Cello Concerto No. 2 The Song of the Birds (1951) [15:41]
George DYSON (1883-1964)

Prelude, Fantasy and Chaconne for cello and orchestra (1936) [23:27]
Edmund RUBBRA (1901-1986)

Soliloquy for cello and orchestra (1943-44) [13:48]
Haydn WOOD (1882-1959)

Philharmonic Variations for cello and orchestra (1939) [16:36]
Raphael Wallfisch (cello)
BBC Concert Orchestra/Vernon Handley
Rec. BBC Studio 1, Maida Vale, London, 19-20 May 2003. DDD

Here’s a quartet of British concertante-cum-concertos written between 1936 and 1951. Three, moreover, are premiere recordings, though close listeners to Radio 3 will remember there have been several broadcasts of the Wallfisch’s Haydn Wood with the Ulster Orchestra. Librarian-collectors will doubtless have filed that one away under Concertante-Orchestral (British C20) or some other combination. Which brings us back to bulky nomenclature and this disc.

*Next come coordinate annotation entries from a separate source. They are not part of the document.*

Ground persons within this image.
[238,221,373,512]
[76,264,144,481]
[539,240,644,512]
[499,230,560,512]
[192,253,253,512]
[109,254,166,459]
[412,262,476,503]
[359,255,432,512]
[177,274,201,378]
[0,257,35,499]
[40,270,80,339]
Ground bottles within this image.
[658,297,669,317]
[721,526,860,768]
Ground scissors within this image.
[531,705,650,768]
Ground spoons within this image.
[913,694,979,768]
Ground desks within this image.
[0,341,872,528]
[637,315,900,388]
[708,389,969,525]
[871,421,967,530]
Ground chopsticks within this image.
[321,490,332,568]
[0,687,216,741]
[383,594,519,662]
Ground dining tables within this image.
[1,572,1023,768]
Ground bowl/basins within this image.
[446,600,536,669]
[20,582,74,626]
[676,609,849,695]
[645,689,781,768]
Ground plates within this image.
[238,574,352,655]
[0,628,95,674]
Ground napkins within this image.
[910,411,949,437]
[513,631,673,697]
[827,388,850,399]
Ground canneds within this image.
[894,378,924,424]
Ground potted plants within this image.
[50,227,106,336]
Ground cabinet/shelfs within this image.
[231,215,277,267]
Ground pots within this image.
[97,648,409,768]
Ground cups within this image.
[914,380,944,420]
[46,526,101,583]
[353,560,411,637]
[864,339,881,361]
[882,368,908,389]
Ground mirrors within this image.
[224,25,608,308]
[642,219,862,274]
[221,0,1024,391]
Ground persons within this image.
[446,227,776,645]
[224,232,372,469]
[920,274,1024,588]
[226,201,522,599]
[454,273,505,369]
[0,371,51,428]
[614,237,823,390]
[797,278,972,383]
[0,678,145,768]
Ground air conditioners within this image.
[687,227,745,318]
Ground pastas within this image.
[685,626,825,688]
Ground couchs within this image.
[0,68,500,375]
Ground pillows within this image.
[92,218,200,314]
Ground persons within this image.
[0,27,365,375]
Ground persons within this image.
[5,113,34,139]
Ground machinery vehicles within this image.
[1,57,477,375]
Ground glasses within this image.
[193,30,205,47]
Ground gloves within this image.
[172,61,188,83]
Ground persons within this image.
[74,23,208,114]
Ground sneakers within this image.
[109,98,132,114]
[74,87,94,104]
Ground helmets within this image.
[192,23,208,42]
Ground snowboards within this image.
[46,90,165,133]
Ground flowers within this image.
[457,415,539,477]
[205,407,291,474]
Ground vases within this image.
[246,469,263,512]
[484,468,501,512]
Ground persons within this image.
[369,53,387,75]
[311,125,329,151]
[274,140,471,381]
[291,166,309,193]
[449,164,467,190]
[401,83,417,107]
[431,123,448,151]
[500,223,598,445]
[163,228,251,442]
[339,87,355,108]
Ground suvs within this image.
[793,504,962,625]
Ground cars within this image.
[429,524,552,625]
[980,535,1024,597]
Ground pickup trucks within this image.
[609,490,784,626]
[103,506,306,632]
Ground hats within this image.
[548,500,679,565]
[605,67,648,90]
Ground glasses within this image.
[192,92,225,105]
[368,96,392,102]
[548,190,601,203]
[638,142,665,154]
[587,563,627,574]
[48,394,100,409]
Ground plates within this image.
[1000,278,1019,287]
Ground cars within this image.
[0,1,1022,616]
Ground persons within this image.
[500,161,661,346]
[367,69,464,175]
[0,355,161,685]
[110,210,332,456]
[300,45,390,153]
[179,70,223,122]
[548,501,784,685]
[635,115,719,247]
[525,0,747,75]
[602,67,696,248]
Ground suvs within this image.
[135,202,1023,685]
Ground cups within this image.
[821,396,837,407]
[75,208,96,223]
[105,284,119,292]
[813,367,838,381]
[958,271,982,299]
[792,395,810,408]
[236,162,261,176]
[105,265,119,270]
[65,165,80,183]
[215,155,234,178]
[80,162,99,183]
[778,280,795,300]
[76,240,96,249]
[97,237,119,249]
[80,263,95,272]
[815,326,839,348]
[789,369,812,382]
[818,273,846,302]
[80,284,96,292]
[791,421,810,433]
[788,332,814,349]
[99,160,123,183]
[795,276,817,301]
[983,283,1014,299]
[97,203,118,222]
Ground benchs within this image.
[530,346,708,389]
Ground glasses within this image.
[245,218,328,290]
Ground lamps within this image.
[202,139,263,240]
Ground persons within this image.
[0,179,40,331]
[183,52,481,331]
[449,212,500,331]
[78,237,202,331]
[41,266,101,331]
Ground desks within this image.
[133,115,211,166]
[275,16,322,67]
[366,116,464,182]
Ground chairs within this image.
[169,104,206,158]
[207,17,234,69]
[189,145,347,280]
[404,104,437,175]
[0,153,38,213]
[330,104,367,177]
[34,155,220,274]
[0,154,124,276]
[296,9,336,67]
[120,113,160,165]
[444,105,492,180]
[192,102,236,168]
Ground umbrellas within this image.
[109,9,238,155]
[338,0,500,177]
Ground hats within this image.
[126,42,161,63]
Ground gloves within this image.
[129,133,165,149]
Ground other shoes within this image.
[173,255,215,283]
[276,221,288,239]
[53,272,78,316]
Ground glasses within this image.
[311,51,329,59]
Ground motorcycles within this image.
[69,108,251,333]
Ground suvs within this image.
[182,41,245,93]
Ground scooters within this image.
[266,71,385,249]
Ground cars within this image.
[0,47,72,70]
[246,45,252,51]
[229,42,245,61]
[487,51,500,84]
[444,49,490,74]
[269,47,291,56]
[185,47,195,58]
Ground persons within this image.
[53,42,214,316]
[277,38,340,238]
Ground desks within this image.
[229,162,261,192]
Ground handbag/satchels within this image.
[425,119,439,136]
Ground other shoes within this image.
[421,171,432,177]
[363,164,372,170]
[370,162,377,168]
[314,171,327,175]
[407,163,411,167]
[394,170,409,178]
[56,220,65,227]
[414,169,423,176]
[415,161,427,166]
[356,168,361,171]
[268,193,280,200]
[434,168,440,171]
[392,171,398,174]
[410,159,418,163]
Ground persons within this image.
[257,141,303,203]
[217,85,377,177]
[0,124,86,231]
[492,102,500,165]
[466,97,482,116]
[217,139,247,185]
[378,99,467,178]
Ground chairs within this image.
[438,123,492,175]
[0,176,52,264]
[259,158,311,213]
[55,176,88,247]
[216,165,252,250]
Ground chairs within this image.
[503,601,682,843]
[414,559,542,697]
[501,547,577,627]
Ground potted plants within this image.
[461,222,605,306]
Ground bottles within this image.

Murrill’s 1951 Concerto, his second, was dedicated to Casals and enshrines some fine Spanishry amidst its quarter hour length. It opens in Bachian fashion, another specific link to Casals, much in the same way Ysaÿe enshrined some favourite Bach in the solo violin sonata he dedicated to Thibaud. Murrill makes demands in alt as well as a mini cadenza before moving to more explicit Spanish rhythms, employing tremolo and introducing Casals’ own Song of the Birds – heard first on the winds.The heart of the work is the Andante section where noble writing for the cello’s middle register fuses with beautifully - and acutely–judged writing for the orchestral strings. From 11.30 we have more evocation of a Spanish bolero.

Dyson’s Prelude, Fantasy and Chaconne (1936) has never been recorded in toto in this form. This is a fine work, though one in the Prelude at least, audibly indebted to Delius. There’s a dreamy stasis here which is gripping in its quiet intensity and from seven minutes on a strongly Delian introspection. Dyson’s scoring in the Fantasy is charmingly and appositely light and the solo line is both capricious and whimsically vibrant. The Chaconne draws on nobler hues, rears up but ends with a certain degree of elliptical distance.

Rubbra’s Soliloquy is the best known of this quartet. The de Saram version is around as is a subfusc but intense Du Pré on Cello Classics (live). Handley and Wallfisch keep a close eye on architecture here, not allowing it in any way to sprawl. This is a cogent, compact reading, alive and tensely argued. There’s no slacking for the lyric sections as there can be with Du Pré. This is a recording that provides real spine as well as intensity of expression.

It’s good to welcome Wallfisch’s Haydn Wood in all its Elgarian-Tchaikovskian splendour. The blend of lighter French influences is here as well, as it was of course in Elgar but the temperature is always equable. There’s plenty of pert humour and indeed a tongue-in-cheek fugue as we come to the close.

The recording has plenty of bloom to it and the star, Wallfisch, plays with considerable distinction, seconded by Handley. Notes are by Lewis Foreman and up to his standard. Listen to this alongside Cello Classics’ release of British Cellists’ recordings and you’ll get a strong picture of healthy cellistic life in composition and execution.